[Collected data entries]

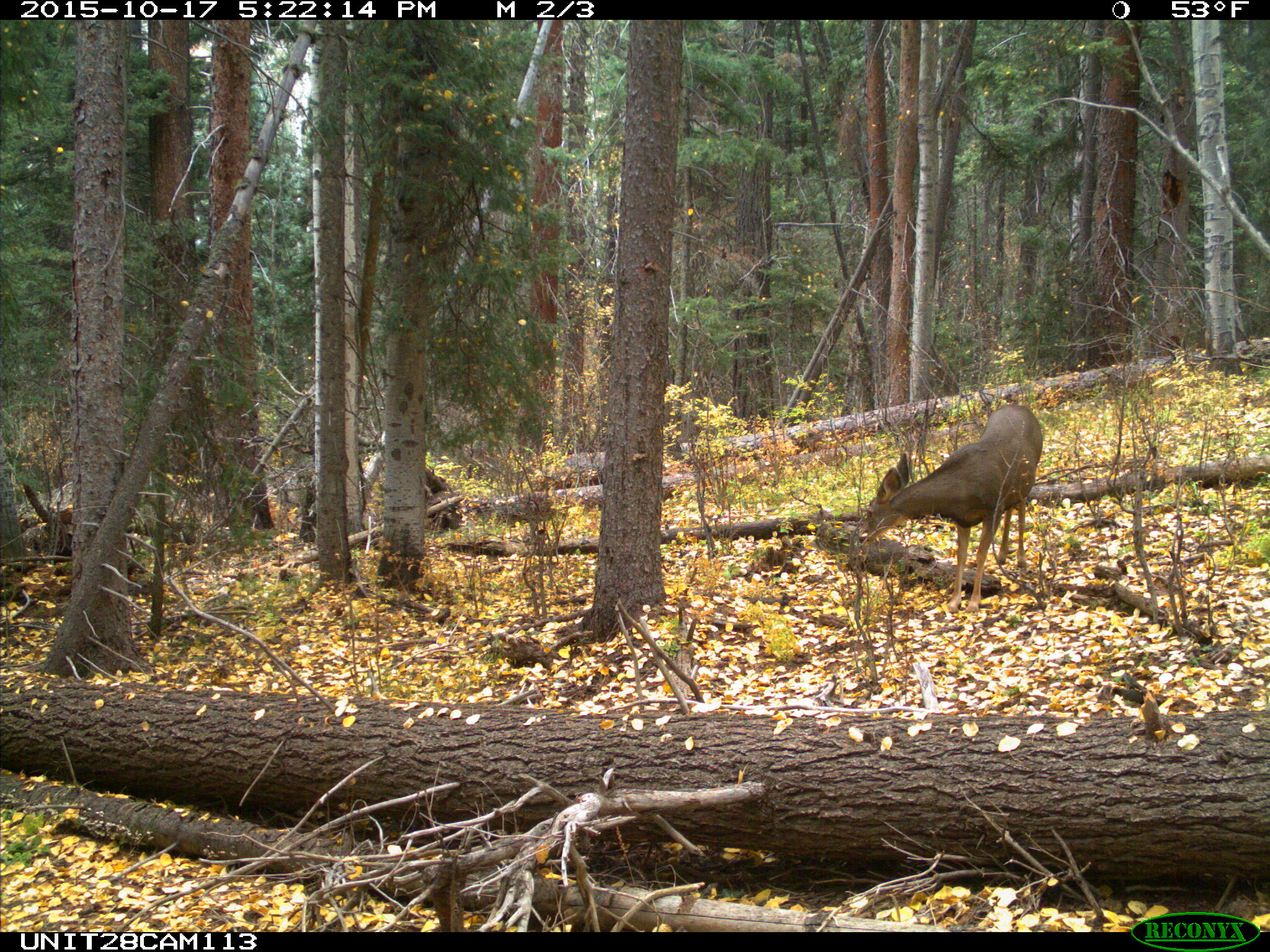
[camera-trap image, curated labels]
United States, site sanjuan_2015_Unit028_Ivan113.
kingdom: Animalia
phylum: Chordata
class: Mammalia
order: Artiodactyla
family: Cervidae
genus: Odocoileus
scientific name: Odocoileus hemionus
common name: mule deer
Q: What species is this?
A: Odocoileus hemionus (mule deer).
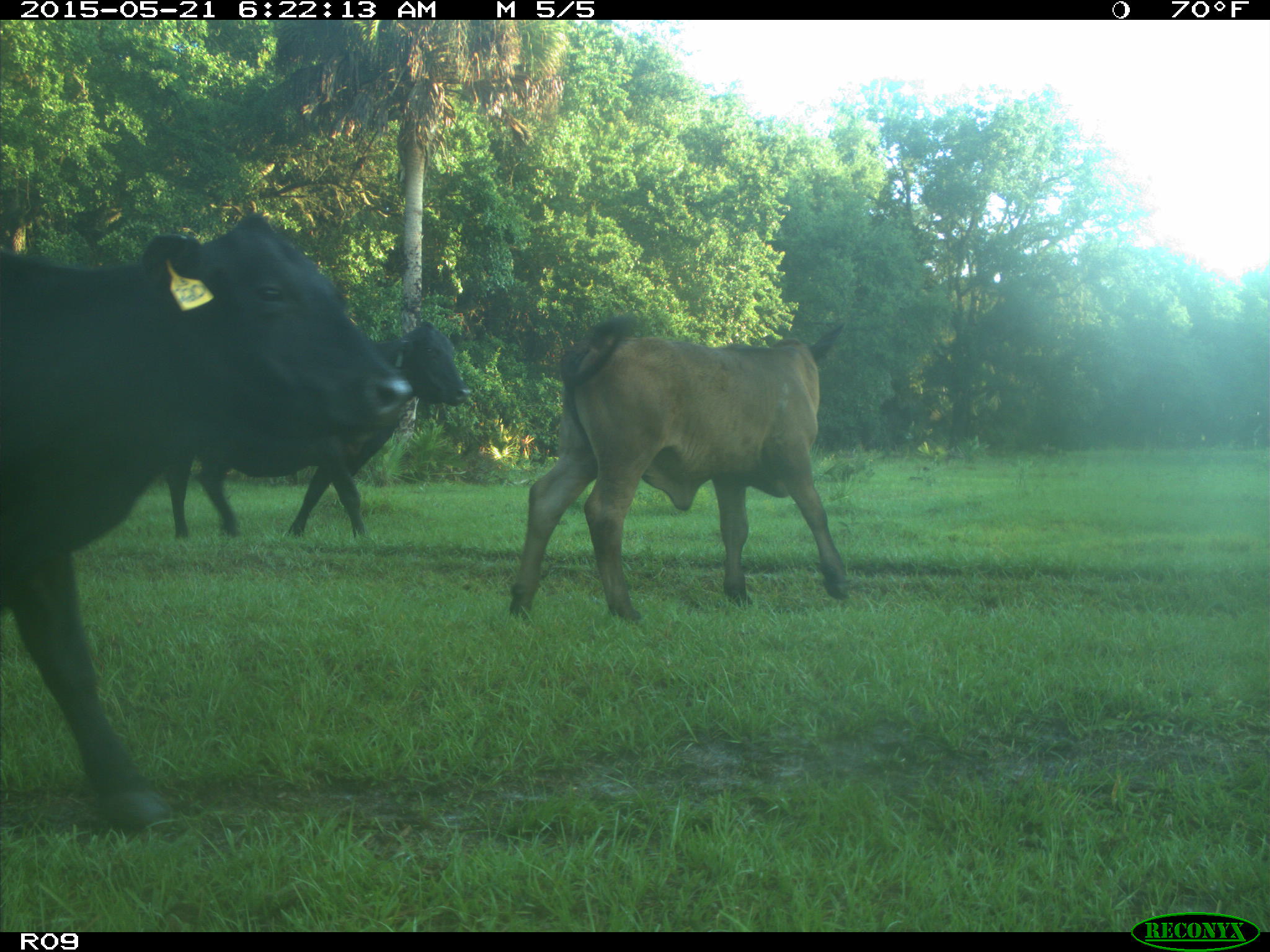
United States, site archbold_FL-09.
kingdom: Animalia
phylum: Chordata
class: Mammalia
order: Artiodactyla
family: Bovidae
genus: Bos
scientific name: Bos taurus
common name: domestic cow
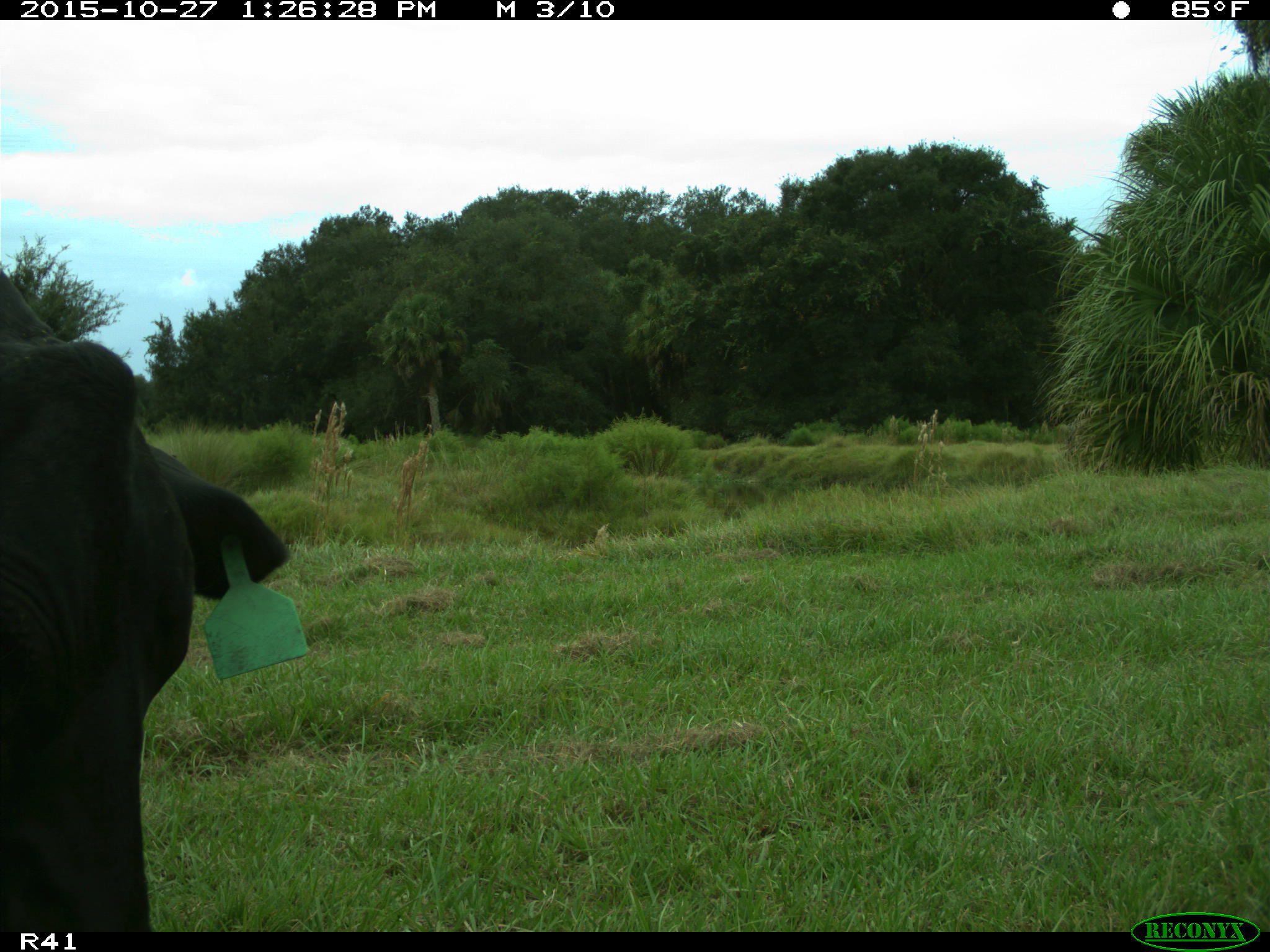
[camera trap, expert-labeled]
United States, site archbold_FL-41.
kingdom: Animalia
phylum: Chordata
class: Mammalia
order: Artiodactyla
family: Bovidae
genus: Bos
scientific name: Bos taurus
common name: domestic cow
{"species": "Bos taurus (domestic cow)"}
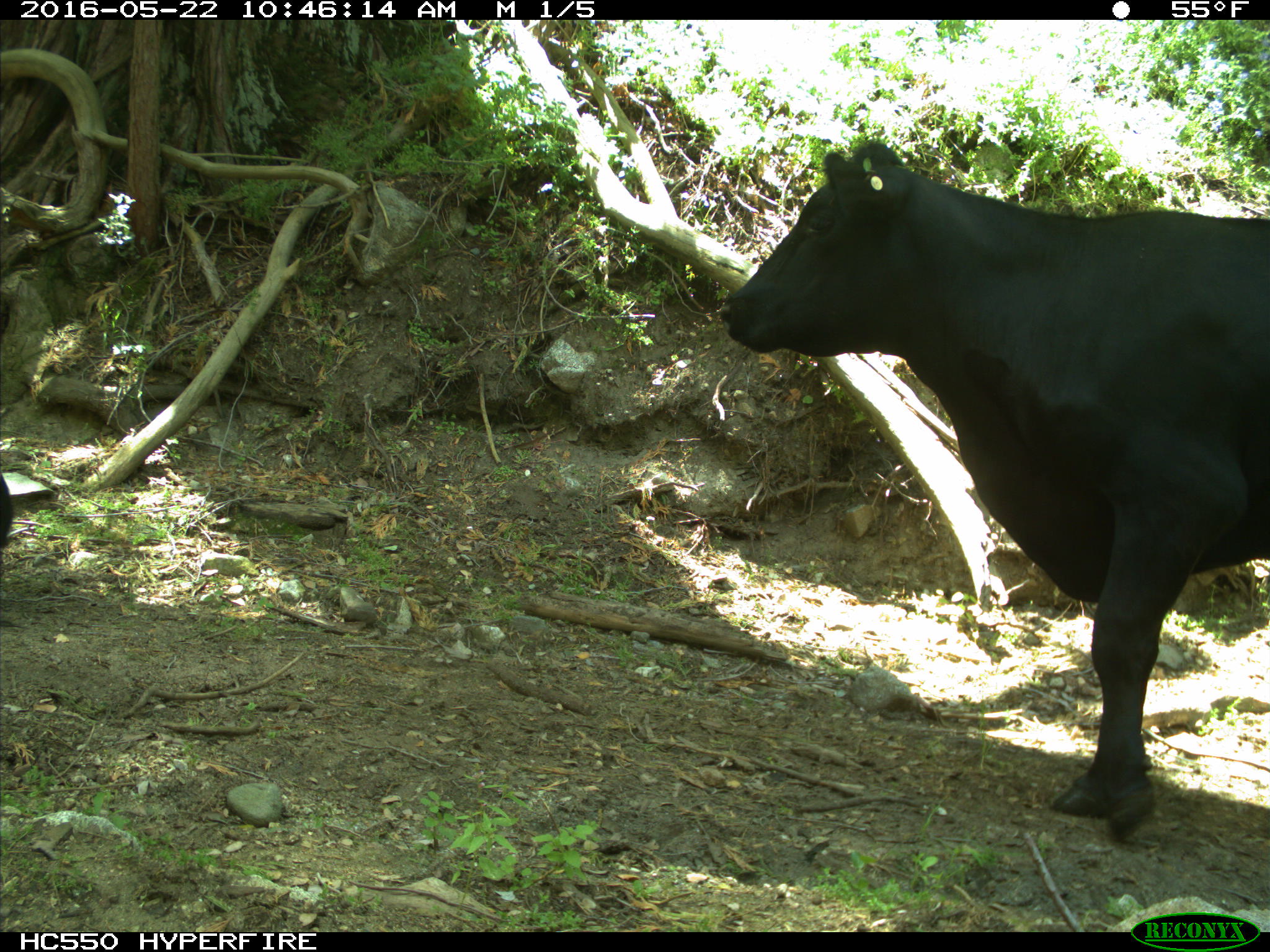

[PROBLEM TO WORK ON]:
The entries are to be transcribed in full. Their pictures are not.

[COMPLETED TASK]:
[camera-trap image, curated labels]
United States, site sanjuan_2015_Unit028_Ivan113.
kingdom: Animalia
phylum: Chordata
class: Mammalia
order: Artiodactyla
family: Cervidae
genus: Odocoileus
scientific name: Odocoileus hemionus
common name: mule deer
Q: What species is this?
A: Odocoileus hemionus (mule deer).
United States, site archbold_FL-09.
kingdom: Animalia
phylum: Chordata
class: Mammalia
order: Artiodactyla
family: Bovidae
genus: Bos
scientific name: Bos taurus
common name: domestic cow
[camera trap, expert-labeled]
United States, site archbold_FL-41.
kingdom: Animalia
phylum: Chordata
class: Mammalia
order: Artiodactyla
family: Bovidae
genus: Bos
scientific name: Bos taurus
common name: domestic cow
{"species": "Bos taurus (domestic cow)"}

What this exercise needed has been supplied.